Today is Sunday. One of my favorite days. I don't feel the pressure on Sundays to clean the house or do laundry. It's one of those excusable days to do nothing. I take it very seriously! :) Today I made fettucine alfredo, let the kids have soda for lunch (Sprite Zero for Jada), websurfed, spent about an hour on the piano and got afternoon snacks for the kids. They'll be wanting a little something for supper after while, but it's Sunday, so they might just get popcorn. The kids have played well today. Sometimes outside, sometimes inside, but no fighting. It's just been a very nice day. Oh- I did go to church today! Wouldn't be Sunday without church.
Jada's blood sugars have still been a little crazy. Mostly on the high side. We increased her Lantus dose 2 weeks ago and have also gone to a lunch time shot if she needs one. Her morning blood sugars have been good, but then she runs high the rest of the day. Today, she was over 300 at lunch! Then, she had 36 grams of carbs for her meal- absolutely had to have a shot of Novolog. I checked her after lunch right before her nap and she was at 96- that's a good blood sugar for someone a few years older, but for her at 3 years old, it's too low. Gave her half a banana and hoped it wouldn't spike her too much! She slept for an hour and a half and when she woke up, her blood sugar was 136! AWESOME! 150 is her ideal. So- rather than giving her a carb free snack, she was able to have 15 grams of carbs and it shouldn't cause her to go sky high.
Hopefully, she'll be looking good at supper time.

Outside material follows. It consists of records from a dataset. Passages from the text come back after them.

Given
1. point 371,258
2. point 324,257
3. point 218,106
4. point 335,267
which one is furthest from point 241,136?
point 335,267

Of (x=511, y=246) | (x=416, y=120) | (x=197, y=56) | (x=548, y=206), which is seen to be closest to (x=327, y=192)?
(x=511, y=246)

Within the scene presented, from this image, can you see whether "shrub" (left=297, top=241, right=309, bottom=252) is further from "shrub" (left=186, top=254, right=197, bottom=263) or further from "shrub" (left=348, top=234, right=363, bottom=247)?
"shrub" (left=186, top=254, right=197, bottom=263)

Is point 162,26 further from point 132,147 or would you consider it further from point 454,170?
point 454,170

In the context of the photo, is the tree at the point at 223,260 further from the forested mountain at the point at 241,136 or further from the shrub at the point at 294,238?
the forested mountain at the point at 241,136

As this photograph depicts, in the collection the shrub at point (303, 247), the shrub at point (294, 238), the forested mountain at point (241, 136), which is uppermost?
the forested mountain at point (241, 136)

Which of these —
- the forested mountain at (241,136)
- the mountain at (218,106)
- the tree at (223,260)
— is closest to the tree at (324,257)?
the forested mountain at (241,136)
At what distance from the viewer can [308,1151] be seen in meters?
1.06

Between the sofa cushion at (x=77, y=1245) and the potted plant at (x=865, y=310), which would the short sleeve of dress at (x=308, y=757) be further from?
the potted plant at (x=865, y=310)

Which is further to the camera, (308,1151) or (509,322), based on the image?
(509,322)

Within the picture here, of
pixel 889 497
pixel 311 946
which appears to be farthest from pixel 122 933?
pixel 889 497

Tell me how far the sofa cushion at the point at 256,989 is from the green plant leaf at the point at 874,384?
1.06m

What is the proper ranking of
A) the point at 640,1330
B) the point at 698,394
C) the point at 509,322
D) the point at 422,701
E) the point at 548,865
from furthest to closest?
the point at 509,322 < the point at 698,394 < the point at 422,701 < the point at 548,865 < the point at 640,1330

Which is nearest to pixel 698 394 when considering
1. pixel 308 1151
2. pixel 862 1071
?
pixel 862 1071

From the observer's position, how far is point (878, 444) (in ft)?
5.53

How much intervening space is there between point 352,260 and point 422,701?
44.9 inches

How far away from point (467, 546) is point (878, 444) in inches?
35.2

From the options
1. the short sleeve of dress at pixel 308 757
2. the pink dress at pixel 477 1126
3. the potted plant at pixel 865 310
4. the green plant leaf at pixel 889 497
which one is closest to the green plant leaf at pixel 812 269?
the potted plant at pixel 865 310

It's amazing how these simple little numbers can play with your mind. It can be overwhelming at times, especially when we are not sure what is causing her blood sugars to spike like they have been. When we were in Texas, we were swimming almost everyday and that really reduced the need for Novolog. Jeff and I wonder if the absence of that particular kind of exercise is making a difference. Jada doesn't sit all day- she is a very busy little girl who runs all over this house. I can hardly keep up with her most of the time. Most likely, though, she is just coming out of that honeymoon phase. Hate to think of it, but it's probably happening.
I look at her, though, and am so thankful that her diagnosis was diabetes. When we were in the hospital, we saw families who wouldn't be leaving with their children, we saw teeny tiny babies on life support and feeding tubes. Kids with cancer. It really helps me to stay positive when I think about what it could have been. I also try to look at it as an opportunity for me to learn how to be healthy and teach Jada how to be healthy- through diet, exercise and by following Jesus. I don't ever want her to have a poor me attitude- a victim mentality. As she grows, my desire is for people to look at her and be surprised when they find out that she is diabetic. I want her to live a joyfilled, God-filled life- not fearing what's ahead, but meeting whatever it is head- on and knowing that it's not a surprise to God. Not just for Jada, but for all of my kids.
Okay- I must go. 5:30 is supper for Jada and it will mess her up big time if she doesn't it soon. I'm behind schedule already.